Gordon Gray assumed the chairmanship of the "5412 Committee" as it was called, and all succeeding National Security Advisers have chaired similar successor committees, variously named "303", "40", "Special Coordinating Committee," which, in later Presidential administrations, were charged with the review of CIA covert operations."
and this.....
"Secretary of State Dulles, on the other hand, had reservations about the NSC system. He was the strongest personality in the Eisenhower Cabinet and jealously guarded his role as principal adviser to the President on foreign policy. He had constant, direct access to the President and did not feel that some of the most sensitive issues should be discussed in groups as large as were involved in most NSC meetings.

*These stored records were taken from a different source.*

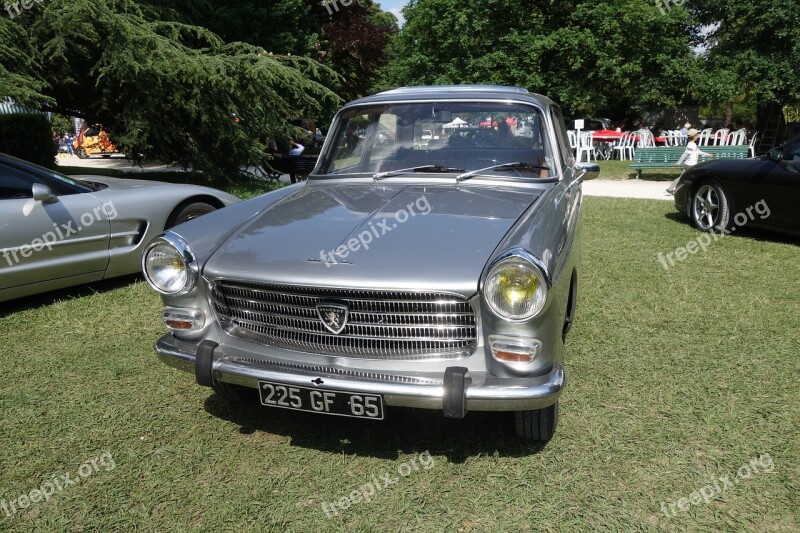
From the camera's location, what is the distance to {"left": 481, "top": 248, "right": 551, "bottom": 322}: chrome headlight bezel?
2.44 m

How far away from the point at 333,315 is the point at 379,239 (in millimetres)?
442

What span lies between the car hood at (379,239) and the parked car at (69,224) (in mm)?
2328

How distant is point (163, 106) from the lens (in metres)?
9.88

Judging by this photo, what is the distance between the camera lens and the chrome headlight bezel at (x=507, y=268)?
8.00ft

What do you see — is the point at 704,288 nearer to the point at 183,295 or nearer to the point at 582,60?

He drew a sharp line between the NSC policy review process and the day-to-day operations of foreign policy, which he maintained were the province of the Department of State. Dulles and his deputies were not comfortable with the scope the NSC review system gave to Secretary of the Treasury George Humphrey, another strong figure in the Cabinet, to intrude budgetary limitations into policy considerations. And Dulles successfully resisted
a proposal to substitute the Vice President for the Under Secretary of State as chairman of the OCB, arguing that such a change would impinge on his role as principal adviser to the President on foreign policy."
One wonders who proposed that Nixon should chair the OCB and when things changed after the resignation (April 15) and death (May 24) of Dulles in 1959. Did Nixon assume the chair following the Dulles departure and his expectation as "President in waiting"? I assume this would be a battle between Eisenhower/Nixon and Christian Herter/
C. Douglas Dillon.
Interesting to see the following in the Belin, Rockefeller Report.
"C. Douglas Dillon, a member of this Commission, stated that while he served as Under Secretary of State from June 1959 until early January 1961, he heard
no discussion of assassination attempts against anyone, except discussions which occurred in late July or early August of 1960 at a meeting at the Pentagon which covered a great variety of matters in which "...a question regarding the possibility of an assassination attempt against Lumumba was briefly raised. The
CIA representative indicated that the Agency did not undertake this sort of operation. This ended consideration of this subject."